It was all intended to show that the Tories are finally moving into the 21st century. If less than subtle, it worked. They unveiled a new logo, a decent new slogan, "Ontario can lead again," and various social networking strategies. They generated news stories about Mr. Hudak becoming the first Canadian politician with an iPhone application. They even managed to spin a narrow by-election loss in Ottawa West-Nepean - a riding they'd have to win in a general election if they were on track to form government - into a positive.

Perhaps most encouraging for the Tories is who was behind the spiffy packaging.

It's been the better part of two decades since a new generation of Tory strategists ushered in Mr. Harris's Common Sense Revolution. But the Conservative backrooms have been an increasingly desolate place since then, and for a time it seemed likely that Mr. Hudak - a very young minister in Mr. Harris's governments - would just try to get the band back together.

Harris-era heavyweights such as Tom Long and Leslie Noble are certainly more engaged now than they were under John Tory, Mr. Hudak's predecessor. So is Deb Hutton, a former senior staffer for Mr. Harris who happens to be Mr. Hudak's wife. But it's a younger wave of Tories - led by Mark Spiro, who ran Mr. Hudak's leadership campaign - that will be shouldering the load in the next election.

Their fingerprints were all over the convention, including a slick election-readiness presentation that went beyond the usual incitements to riding-level activism.
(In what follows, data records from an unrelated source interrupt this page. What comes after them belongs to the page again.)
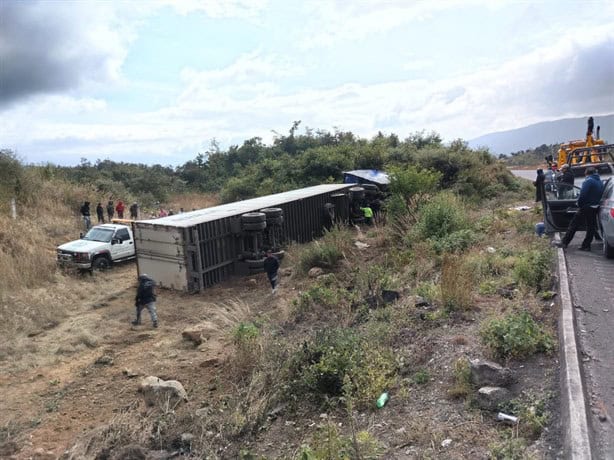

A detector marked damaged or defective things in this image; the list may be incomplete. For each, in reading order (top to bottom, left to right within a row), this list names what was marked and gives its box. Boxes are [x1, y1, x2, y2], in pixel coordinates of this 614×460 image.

overturned trailer truck [135, 183, 356, 292]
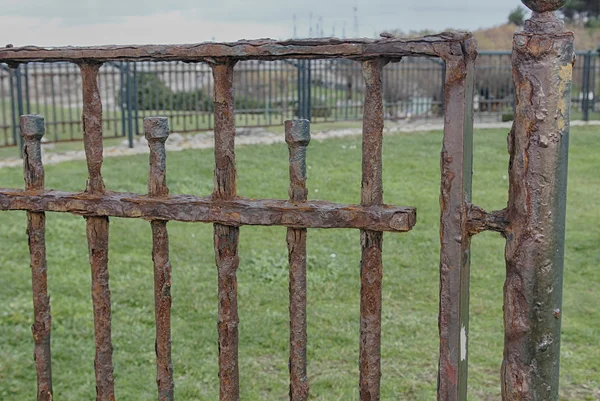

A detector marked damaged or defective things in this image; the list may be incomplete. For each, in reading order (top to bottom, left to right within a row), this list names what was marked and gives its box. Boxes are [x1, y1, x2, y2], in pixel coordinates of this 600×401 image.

rusty metal post [21, 114, 52, 400]
rust-stained metal [21, 115, 52, 400]
rusty metal post [78, 62, 113, 400]
rust-stained metal [79, 61, 114, 400]
rusty metal post [145, 116, 173, 400]
rust-stained metal [145, 117, 173, 400]
rust-stained metal [0, 188, 414, 231]
rusty metal post [211, 61, 239, 400]
rust-stained metal [211, 62, 239, 400]
rust-stained metal [0, 32, 474, 64]
rusty iron fence [1, 45, 596, 152]
rust-stained metal [286, 119, 312, 400]
rusty metal post [286, 119, 312, 400]
rust-stained metal [358, 57, 386, 400]
rusty metal post [358, 57, 386, 400]
rust-stained metal [436, 34, 478, 400]
rusty metal post [438, 38, 476, 400]
rusty metal post [502, 1, 572, 398]
rust-stained metal [500, 2, 576, 396]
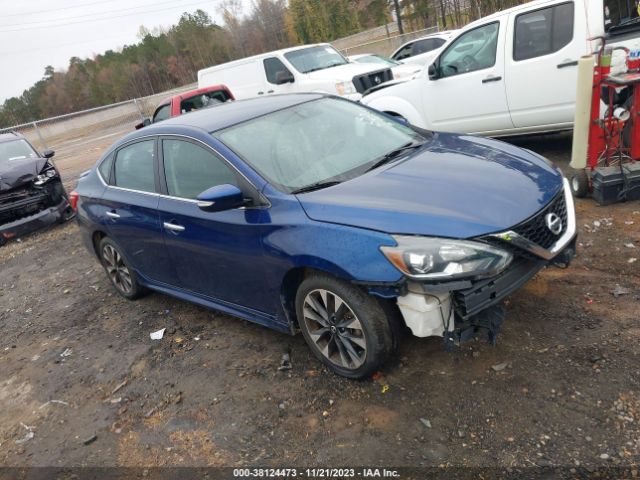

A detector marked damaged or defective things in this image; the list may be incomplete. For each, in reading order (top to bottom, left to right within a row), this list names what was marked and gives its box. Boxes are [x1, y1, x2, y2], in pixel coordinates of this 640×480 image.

damaged front bumper [0, 181, 74, 248]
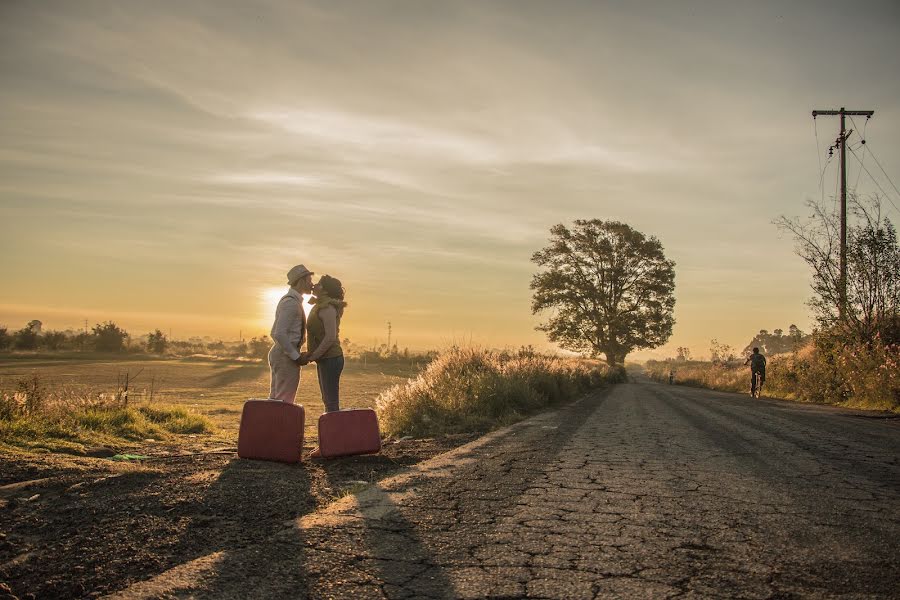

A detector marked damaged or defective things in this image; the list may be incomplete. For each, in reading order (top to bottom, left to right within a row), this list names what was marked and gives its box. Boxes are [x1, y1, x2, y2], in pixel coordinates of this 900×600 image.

cracked asphalt road [112, 382, 900, 596]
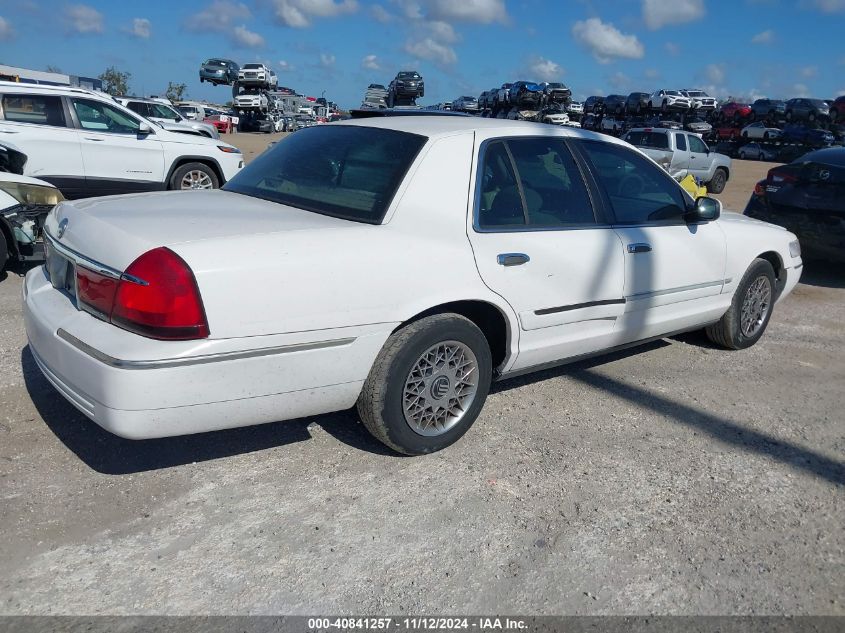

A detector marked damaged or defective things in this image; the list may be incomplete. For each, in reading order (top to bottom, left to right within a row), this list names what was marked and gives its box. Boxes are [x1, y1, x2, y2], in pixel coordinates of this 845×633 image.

damaged car [0, 142, 62, 270]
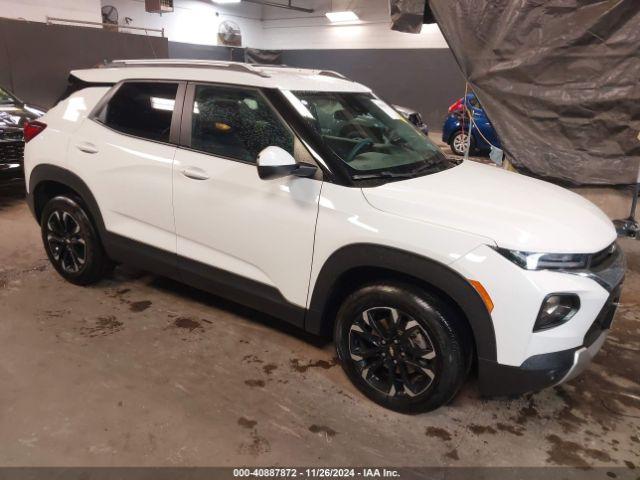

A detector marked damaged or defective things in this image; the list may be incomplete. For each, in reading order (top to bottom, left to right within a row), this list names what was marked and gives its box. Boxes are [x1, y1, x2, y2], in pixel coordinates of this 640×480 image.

damaged vehicle [0, 86, 45, 180]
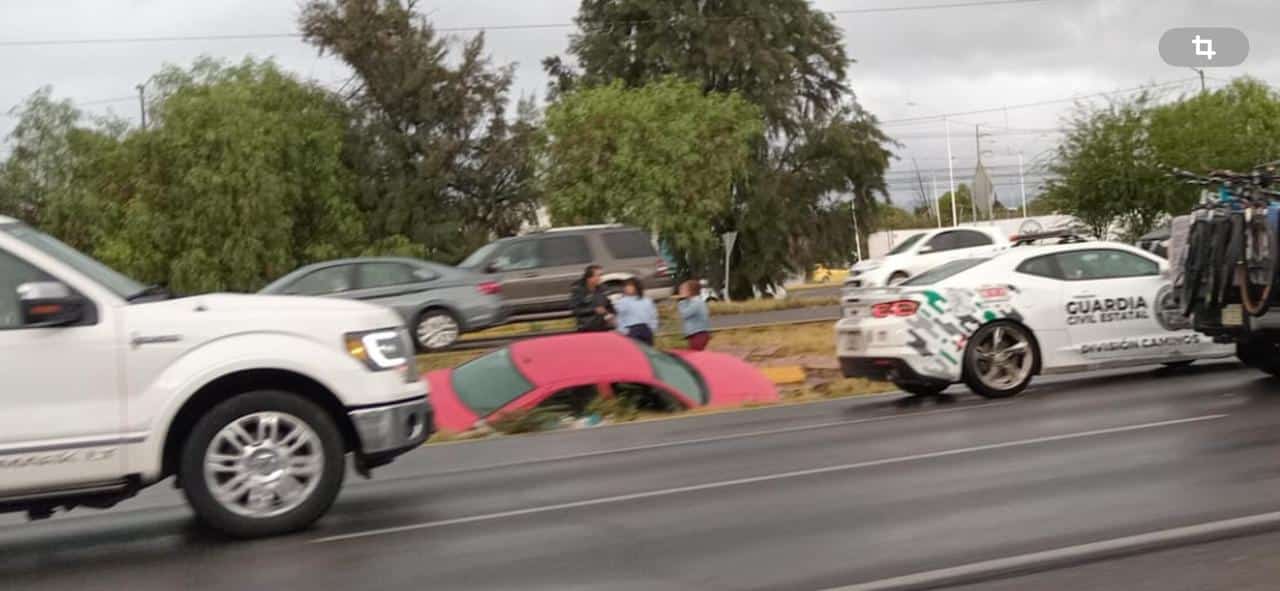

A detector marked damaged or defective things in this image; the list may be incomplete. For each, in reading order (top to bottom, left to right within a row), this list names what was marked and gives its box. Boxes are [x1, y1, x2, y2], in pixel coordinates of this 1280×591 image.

crashed red car [428, 330, 780, 432]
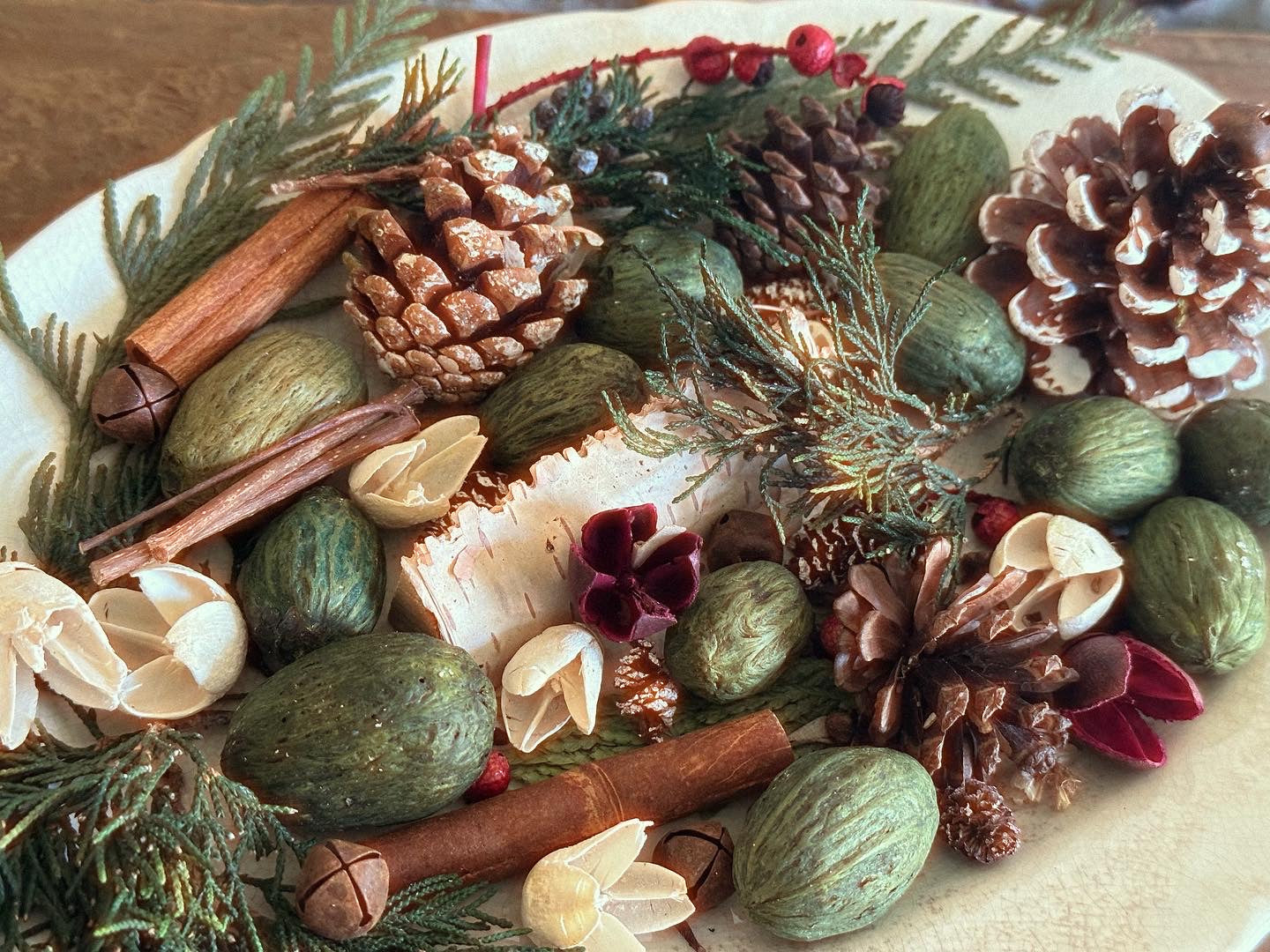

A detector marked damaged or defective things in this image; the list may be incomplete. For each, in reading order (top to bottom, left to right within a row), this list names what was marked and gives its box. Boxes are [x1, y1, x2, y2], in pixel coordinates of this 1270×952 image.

broken cinnamon stick [124, 188, 362, 388]
broken cinnamon stick [92, 390, 426, 586]
broken cinnamon stick [298, 710, 792, 933]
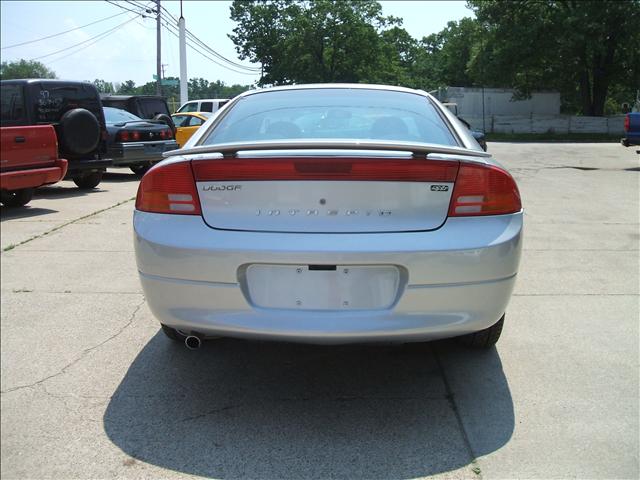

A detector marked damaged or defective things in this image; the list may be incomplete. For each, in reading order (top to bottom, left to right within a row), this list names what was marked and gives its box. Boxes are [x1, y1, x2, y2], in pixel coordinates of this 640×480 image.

crack in pavement [0, 298, 146, 396]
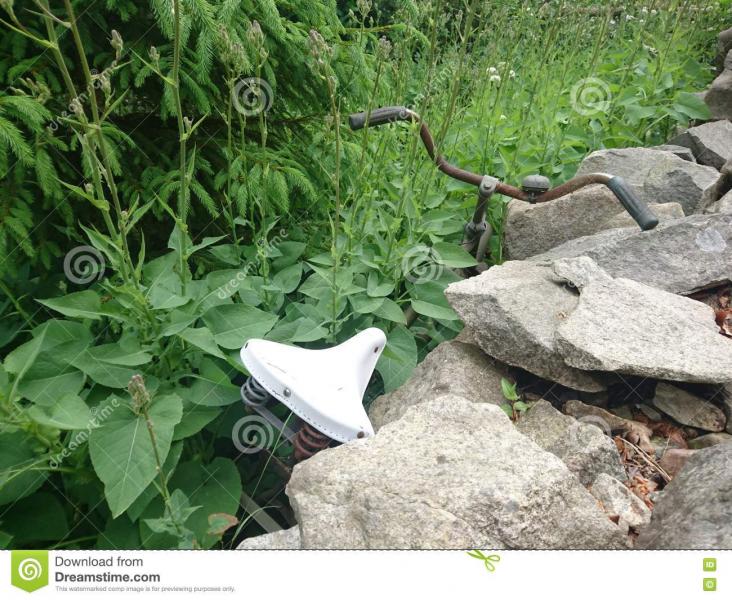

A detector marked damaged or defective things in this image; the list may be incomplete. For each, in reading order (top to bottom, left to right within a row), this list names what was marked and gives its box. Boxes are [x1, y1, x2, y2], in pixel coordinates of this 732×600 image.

rusty bicycle handlebar [346, 106, 660, 231]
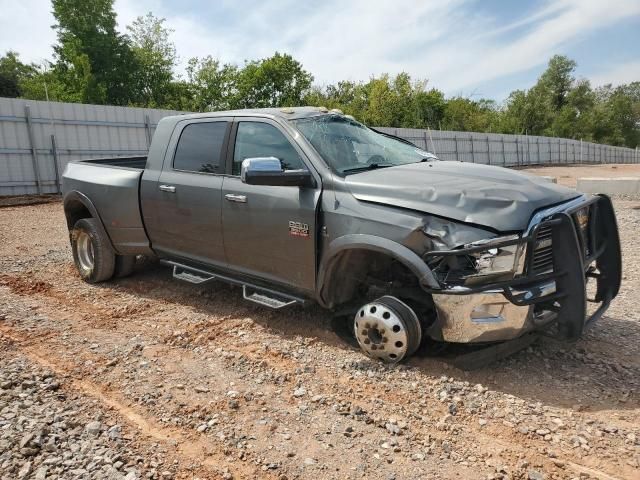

They were walking around like they owned the place, and the party's new-found professionalism suggests that's a good thing.

But they surely know that what they own remains a fixer-upper. And they've only just started the work.

Impressing card-carrying Conservatives was one thing. Appealing to the general electorate is another. And the weekend's centrepiece event, Mr. Hudak's keynote address, was a perfect mark of where they're at.

The presentation was flawless, including a high-adrenalin entrance to an Arcade Fire song. So was Mr. Hudak's delivery, other than his habit of occasionally smirking after applause lines.

It was the speech his audience wanted to hear, a rallying cry against the evils of the governing Liberals. But it didn't say much to the people for whom "McGuinty" is not an inherently bad word. Outside of platitudes about better health care and education, a more competitive business environment and greater accountability, Mr. Hudak made little effort to explain what he would do differently.

Nobody expected Mr. Hudak to unveil his platform this weekend, and he needn't do so for a while. But post-convention, he's past the point where it's enough to be better than John Tory; he now needs to be better than Dalton McGuinty.

It's going to be a tough slog on the policy front, because there's limited room for manoeuvring. With a big deficit, it's hard to promise tax cuts, which would be Mr. Hudak's preference. And if the Liberals veer rightward - which they have with the harmonized sales tax, and may again with some manner of privatization - it's hard for the Tories to oppose them without either seeming hypocritical or being pushed to the margins.

In terms of image construction, and his own performance, Mr. Hudak is further along the curve than most leaders less than a year in. But soon, the bright minds around him will need to shift their focus to policy. So begins the hard part.